L’idea di cercare le Madri Fondatrici dell’Europa nasce dal desiderio di testimoniare che, raccontando e valorizzando le storie di queste donne, un nuovo modo di essere europei sia ancora possibile. La storia, infatti, può essere raccontata diversamente: non solo come una serie di vincitori e perdenti, di re e di battaglie, di guerre e di odio; ma anche come un alternarsi di pace, belle invenzioni, collaborazione e solidarietà tra i popoli. Ed è questo il tipo di storia che, in particolare in momenti di crisi come quello che l’Unione Europea oggi si trova ad affrontare, dovrebbe essere condivisa. 

Il libro è stato stampato dalle Edizioni di Comunità a fine gennaio 2017 e presentato durante la conferenza, tenutasi alla Sapienza il 17 febbraio 2017. 

Di seguito la recensione di Fabiana Luca  su http://www.affarinternazionali.it/rivista.asp?ID=331

Nella fase di crisi che l’Unione europea sta attraversando, il saggio di Maria Pia Di Nonno offre uno spiraglio d’ottimismo e d’idealismo: fa in breve il ‘ritratto’ di nove donne che hanno dedicato gran parte della loro vita al tentativo di realizzare un’idea diversa di Europa e la cui importanza viene invece spesso dimenticata.

Già nel volume “Per i giovani europei. Intervista a Mamma Erasmus” (2016) l’autrice aveva raccontato la storia e la personalità di Sofia Corradi, celebrata e nota affettuosamente con l’appellativo di Mamma Erasmus per il ruolo fondamentale che ebbe nell’ideazione e nel lancio del più importante progetto di scambio interuniversitario europeo, appunto l’Erasmus.

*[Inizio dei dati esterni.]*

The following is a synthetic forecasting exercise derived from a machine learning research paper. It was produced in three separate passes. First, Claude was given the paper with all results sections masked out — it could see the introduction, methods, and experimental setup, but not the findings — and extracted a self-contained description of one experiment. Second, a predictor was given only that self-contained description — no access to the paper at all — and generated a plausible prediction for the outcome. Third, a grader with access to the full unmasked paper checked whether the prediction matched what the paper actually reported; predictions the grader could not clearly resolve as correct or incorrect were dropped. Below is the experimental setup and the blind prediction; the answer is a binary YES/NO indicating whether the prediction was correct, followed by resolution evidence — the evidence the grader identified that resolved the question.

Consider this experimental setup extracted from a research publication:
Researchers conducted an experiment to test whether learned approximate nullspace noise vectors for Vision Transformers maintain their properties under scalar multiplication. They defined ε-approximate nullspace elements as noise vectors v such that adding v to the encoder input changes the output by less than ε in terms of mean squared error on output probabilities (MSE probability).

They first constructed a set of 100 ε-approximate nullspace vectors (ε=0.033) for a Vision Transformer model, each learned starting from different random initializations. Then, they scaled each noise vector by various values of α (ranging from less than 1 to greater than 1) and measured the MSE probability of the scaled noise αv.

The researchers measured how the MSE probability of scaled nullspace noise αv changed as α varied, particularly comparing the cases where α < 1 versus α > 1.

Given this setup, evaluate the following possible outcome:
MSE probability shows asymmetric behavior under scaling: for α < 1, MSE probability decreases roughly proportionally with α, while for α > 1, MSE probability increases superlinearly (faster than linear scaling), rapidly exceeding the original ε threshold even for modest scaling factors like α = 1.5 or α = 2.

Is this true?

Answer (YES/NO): NO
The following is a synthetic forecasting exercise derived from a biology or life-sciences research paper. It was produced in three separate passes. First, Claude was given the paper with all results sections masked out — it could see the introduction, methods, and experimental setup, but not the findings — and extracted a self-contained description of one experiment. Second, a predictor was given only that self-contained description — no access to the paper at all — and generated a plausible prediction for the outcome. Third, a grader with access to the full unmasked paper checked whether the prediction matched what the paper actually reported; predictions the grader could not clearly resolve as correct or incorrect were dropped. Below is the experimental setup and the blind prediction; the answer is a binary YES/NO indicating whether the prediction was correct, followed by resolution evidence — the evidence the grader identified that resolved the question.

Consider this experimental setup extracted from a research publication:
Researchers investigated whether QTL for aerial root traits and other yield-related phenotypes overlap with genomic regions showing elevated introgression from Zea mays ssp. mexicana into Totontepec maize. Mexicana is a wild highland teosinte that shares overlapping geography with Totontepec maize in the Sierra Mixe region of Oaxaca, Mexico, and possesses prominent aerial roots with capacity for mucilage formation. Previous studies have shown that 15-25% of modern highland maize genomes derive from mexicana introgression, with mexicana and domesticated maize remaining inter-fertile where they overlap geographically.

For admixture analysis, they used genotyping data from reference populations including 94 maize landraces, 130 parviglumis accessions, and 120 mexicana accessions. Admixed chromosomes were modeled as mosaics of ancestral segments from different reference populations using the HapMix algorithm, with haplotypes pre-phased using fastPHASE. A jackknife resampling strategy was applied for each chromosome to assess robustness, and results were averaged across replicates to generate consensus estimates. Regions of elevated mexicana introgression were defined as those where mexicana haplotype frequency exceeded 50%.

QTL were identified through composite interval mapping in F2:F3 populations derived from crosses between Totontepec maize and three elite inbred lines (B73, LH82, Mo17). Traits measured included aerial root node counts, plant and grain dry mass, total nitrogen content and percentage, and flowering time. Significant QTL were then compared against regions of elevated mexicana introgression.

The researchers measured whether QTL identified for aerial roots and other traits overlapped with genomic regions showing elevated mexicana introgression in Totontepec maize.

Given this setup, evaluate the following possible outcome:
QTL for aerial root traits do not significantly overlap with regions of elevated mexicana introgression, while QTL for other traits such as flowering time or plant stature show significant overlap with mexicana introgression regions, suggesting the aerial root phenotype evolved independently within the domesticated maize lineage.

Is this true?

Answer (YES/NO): NO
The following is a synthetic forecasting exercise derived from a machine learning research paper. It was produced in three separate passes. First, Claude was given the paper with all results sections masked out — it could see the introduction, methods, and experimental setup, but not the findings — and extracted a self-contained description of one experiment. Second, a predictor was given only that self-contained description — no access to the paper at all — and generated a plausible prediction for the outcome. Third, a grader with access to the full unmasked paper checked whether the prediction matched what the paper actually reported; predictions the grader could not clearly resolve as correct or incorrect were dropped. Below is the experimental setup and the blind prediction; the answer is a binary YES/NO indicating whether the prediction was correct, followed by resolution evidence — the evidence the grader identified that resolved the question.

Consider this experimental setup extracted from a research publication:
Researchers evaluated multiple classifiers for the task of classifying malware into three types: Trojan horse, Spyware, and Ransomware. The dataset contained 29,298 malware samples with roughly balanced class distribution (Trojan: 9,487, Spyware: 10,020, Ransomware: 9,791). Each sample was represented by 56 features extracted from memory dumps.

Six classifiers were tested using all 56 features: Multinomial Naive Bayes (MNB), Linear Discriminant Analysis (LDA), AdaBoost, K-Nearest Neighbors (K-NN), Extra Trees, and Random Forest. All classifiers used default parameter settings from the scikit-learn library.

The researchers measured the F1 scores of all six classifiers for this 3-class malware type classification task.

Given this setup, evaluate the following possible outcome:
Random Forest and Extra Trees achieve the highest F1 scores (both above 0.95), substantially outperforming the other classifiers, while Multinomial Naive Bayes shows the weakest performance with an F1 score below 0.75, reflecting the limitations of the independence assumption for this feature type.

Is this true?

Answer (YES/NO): NO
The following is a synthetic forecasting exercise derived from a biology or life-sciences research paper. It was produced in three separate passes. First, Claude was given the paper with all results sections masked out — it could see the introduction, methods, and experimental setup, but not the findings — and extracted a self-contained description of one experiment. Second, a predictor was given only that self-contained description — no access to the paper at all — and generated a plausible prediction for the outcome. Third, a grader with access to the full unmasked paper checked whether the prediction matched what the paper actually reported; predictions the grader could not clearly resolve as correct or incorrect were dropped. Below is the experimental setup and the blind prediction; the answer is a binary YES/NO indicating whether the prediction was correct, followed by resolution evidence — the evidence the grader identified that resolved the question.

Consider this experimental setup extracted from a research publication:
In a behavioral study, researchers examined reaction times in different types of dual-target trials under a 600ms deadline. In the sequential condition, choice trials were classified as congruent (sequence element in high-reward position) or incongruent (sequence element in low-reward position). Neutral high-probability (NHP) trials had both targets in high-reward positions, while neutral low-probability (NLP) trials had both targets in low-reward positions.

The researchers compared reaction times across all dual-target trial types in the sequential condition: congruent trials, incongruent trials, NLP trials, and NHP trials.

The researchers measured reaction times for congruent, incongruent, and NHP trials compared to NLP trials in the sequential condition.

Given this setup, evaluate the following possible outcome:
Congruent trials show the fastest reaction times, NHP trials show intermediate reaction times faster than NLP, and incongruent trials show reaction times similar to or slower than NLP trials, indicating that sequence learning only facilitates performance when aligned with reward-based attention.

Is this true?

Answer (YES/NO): NO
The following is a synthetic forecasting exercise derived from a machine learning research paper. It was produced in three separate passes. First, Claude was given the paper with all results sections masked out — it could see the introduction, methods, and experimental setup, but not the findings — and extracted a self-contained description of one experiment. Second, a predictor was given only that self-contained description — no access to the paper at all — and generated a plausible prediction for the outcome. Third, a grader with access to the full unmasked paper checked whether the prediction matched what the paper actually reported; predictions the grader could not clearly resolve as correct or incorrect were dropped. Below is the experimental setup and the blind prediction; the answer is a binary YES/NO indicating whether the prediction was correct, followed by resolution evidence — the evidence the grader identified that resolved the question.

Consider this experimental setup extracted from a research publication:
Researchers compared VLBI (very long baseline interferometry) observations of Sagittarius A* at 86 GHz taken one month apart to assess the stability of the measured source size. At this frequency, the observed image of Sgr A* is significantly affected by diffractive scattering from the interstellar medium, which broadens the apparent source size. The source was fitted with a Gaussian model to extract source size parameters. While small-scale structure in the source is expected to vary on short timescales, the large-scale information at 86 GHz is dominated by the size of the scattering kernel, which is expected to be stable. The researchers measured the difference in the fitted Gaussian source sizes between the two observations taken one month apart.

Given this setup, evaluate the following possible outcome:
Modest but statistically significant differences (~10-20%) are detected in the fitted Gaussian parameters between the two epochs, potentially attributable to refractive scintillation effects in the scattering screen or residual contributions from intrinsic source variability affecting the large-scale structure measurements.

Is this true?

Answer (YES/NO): NO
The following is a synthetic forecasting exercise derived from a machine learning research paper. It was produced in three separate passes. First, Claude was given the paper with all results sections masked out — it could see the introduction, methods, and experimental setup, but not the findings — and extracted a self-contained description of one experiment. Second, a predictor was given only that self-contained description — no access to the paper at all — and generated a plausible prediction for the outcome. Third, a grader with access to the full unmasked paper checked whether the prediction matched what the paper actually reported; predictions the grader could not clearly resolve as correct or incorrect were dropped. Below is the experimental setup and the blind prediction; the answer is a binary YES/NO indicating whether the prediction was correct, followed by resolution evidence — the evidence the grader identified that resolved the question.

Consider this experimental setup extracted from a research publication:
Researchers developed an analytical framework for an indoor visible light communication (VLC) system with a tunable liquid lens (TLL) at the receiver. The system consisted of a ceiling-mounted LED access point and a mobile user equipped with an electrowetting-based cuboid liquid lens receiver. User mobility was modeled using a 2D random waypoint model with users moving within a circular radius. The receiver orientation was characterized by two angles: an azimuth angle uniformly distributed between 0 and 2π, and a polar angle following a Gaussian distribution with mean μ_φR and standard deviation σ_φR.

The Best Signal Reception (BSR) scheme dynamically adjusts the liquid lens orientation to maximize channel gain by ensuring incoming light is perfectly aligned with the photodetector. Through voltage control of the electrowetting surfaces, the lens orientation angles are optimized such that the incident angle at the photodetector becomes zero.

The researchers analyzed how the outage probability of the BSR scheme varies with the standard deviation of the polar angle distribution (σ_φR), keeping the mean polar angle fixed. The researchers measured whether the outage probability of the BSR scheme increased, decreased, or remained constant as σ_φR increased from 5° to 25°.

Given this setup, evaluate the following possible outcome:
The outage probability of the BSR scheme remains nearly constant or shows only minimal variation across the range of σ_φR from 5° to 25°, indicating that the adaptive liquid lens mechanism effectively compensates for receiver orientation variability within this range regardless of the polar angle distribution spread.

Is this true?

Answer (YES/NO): YES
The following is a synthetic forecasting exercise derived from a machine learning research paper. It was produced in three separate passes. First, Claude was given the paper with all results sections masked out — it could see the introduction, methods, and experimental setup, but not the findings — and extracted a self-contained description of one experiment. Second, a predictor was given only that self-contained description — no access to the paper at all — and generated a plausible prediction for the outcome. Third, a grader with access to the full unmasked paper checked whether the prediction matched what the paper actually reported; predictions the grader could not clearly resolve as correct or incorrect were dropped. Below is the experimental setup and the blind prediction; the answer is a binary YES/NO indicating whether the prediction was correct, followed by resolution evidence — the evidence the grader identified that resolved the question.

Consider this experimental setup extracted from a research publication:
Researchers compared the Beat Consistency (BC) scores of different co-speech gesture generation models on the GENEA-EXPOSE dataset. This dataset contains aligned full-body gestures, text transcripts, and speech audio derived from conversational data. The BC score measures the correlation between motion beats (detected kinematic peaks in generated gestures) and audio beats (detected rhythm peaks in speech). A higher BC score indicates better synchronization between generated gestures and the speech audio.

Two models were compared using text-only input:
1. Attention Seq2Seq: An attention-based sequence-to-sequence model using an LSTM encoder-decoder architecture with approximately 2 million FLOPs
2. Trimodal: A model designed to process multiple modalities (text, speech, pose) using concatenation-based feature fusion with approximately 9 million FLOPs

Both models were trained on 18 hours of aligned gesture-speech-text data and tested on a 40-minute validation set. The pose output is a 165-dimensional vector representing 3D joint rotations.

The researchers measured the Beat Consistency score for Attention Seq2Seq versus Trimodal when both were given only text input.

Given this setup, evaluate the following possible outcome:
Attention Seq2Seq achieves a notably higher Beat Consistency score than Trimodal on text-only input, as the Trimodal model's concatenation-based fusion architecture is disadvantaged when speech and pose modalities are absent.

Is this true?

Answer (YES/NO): NO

Alla base del percorso di ricerca sulle Madri Fondatrici d’Europa c’è evidentemente il tentativo di valorizzare la storia come strumento utile e necessario a rendere i cittadini europei maggiormente consapevoli della propria memoria condivisa.

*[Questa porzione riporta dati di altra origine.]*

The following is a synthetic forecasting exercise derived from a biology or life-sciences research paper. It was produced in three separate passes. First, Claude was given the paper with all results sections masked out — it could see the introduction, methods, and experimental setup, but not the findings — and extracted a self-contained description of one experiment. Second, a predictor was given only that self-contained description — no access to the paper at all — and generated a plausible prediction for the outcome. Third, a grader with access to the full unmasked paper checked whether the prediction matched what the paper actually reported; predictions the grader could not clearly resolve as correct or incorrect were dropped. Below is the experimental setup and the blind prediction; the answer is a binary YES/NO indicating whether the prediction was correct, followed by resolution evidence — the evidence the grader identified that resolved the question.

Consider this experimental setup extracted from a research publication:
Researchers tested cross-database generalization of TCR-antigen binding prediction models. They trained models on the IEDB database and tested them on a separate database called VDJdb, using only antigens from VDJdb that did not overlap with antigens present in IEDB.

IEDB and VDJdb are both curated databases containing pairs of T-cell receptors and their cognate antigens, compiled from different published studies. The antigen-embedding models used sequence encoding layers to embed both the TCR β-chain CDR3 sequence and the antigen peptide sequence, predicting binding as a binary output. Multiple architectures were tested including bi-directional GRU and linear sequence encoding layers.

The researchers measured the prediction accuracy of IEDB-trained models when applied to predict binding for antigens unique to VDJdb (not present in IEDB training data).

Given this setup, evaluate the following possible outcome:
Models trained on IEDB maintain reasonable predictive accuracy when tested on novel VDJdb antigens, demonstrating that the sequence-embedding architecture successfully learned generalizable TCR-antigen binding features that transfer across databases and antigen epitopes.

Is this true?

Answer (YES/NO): NO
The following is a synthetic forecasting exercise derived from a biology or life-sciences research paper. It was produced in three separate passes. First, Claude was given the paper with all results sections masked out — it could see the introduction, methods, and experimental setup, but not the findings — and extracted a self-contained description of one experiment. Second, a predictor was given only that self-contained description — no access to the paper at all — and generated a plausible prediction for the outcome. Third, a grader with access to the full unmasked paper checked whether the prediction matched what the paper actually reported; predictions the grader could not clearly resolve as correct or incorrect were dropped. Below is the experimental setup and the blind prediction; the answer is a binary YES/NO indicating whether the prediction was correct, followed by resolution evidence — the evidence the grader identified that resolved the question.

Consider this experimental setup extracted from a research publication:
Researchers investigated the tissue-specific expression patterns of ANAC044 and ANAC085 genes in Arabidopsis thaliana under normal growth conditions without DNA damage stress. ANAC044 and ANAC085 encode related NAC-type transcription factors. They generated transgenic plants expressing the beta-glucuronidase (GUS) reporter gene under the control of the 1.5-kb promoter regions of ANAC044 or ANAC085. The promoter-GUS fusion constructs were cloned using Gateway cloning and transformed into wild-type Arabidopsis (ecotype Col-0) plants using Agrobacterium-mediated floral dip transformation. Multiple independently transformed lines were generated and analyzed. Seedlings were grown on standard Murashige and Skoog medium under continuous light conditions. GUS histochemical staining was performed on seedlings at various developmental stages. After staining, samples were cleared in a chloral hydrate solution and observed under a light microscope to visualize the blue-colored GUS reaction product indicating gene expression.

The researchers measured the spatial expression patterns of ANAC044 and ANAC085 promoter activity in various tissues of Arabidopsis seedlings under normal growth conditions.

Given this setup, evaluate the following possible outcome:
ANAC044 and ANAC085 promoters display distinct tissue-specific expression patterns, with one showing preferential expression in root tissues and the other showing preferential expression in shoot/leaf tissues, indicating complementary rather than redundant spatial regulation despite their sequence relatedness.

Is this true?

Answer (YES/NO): NO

Attraverso l’evocazione della vita di donne che, sessant’anni fa, intuirono la possibilità di costruire sulle macerie della seconda guerra mondiale un’Europa unita, e soprattutto migliore, la Di Nonno intende stimolare la speranza di potere raccontare anche per il futuro una storia d’Europa fatta di pace e di collaborazione, di creatività e di solidarietà tra i popoli che la costituiscono uniti da un reale sentimento di condivisione e di comunità.